Gender-based violence is a serious issue in Seychelles affecting many families and is a matter which is deeply rooted in gender inequality, said a high government official.
Activists around the world are marking the 16 Days of Activism against Gender-Based Violence from Nov. 25 to Dec. 10.
It is a daily reality for the “many women and girls who suffer in silence, behind closed doors, at the hand of those who are supposed to love and protect them. Violence against women and girls continues to increase according to the number of cases reported nationwide,” the principal secretary for family affairs, Marie-Josee Bonne, told SNA via email.
For the first three quarters of the year, 356 family violence cases were registered before the respective tribunal, nine more than for the same period in 2018.
Bonne also told SNA that some domestic violence even result in death.
“There have been a few cases where women have lost their lives due to domestic violence – a lady at Anse Boileau whose body was chopped and dumped in Caiman River, a lady who was found dead in her home at Pointe Larue. There is also the incident which occurred on January 1 or 2, where a woman died in hospital as a result of being hit by her partner,” said Bonne.
She noted that during 2019 there were several cases where men have lost their lives as a result of domestic violence in Seychelles, an archipelago in the western Indian Ocean.
In the Convention on the Elimination of Discrimination against Women in Geneva from October 21 to November 8, the Seychelles delegation informed the committee of measures being taken to tackle this problem.

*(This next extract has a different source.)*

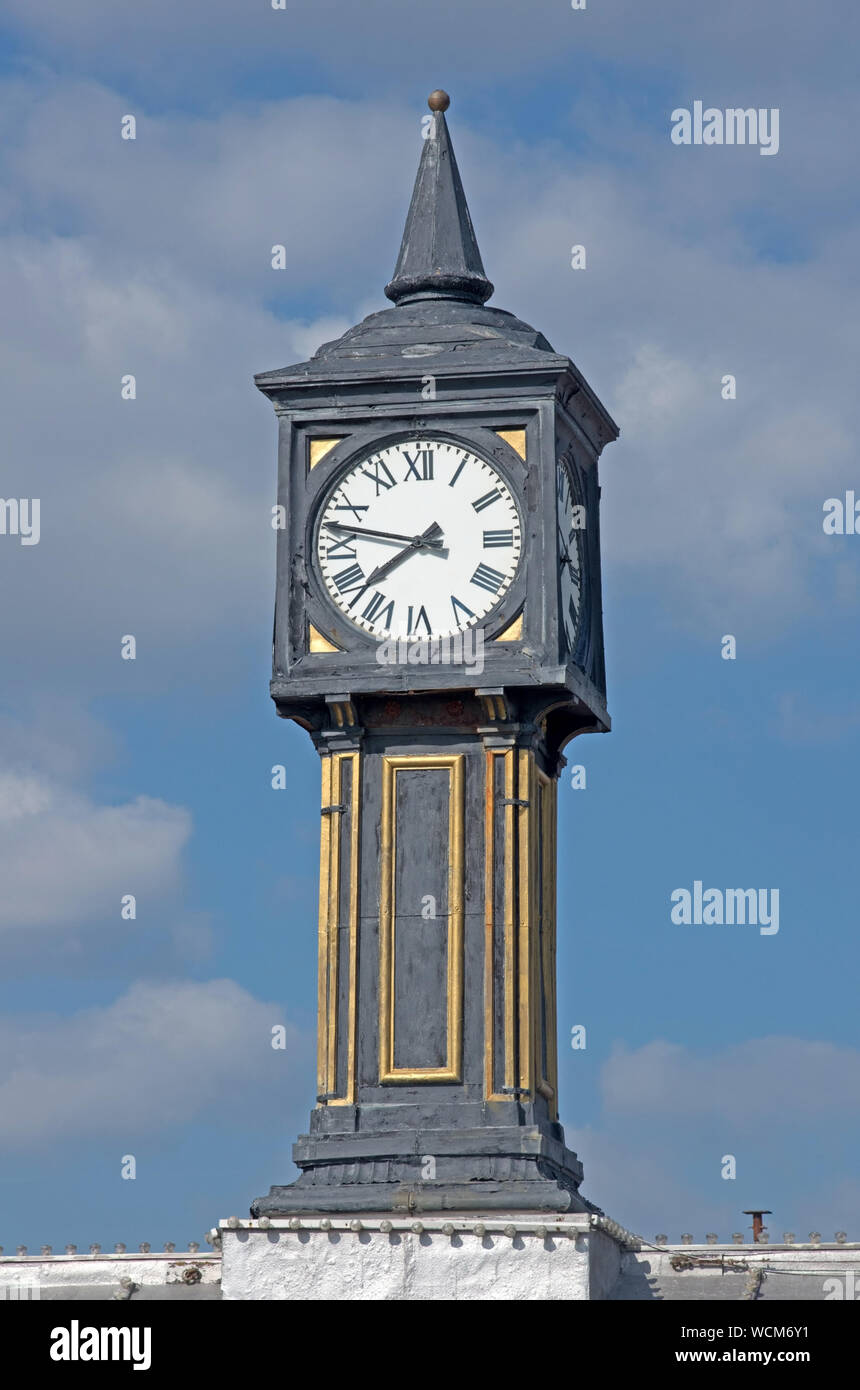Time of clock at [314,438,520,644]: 7:46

A National Domestic Violence Bill has been submitted to the National Assembly. The bill focuses on domestic violence and is not limited only to violence against women and girls but also provides protection to male victims. The Bill is before parliament for consideration in the first quarter of 2020. 
“There is ongoing discussion and procedures to build a one-stop centre for women and girl victims of gender-based violence. The proposed amendments to the Children Act, which will ban corporal punishment of girls and boys as well as reasonable chastisements by parents,” said Bonne.
In November last year, the only official shelter for women who were victims of gender-based violence opened its doors with the financial support of the European Union.  
Bonne and her team have also completed a pilot study on the economic costs of gender-based violence.
Sensitisation campaigns are carried out throughout the year to educate and empower women. This included adverts, television spots and short documentaries on media and talks in workplaces among others.
The Family Tribunal makes provision for the protection from domestic violence in civil cases. As a special court, the Family Tribunal has some advantages over the Courts, as its proceeding are less formal, more flexible, less expensive and resolves disputes speedily.
The Gender Secretariat has received support to undertake research work from local and international organisations.  The Gender-Based Violence National Baseline Study 2016 was done conjointly with South Africa’s Genderlinks and the National Bureau of Statistics.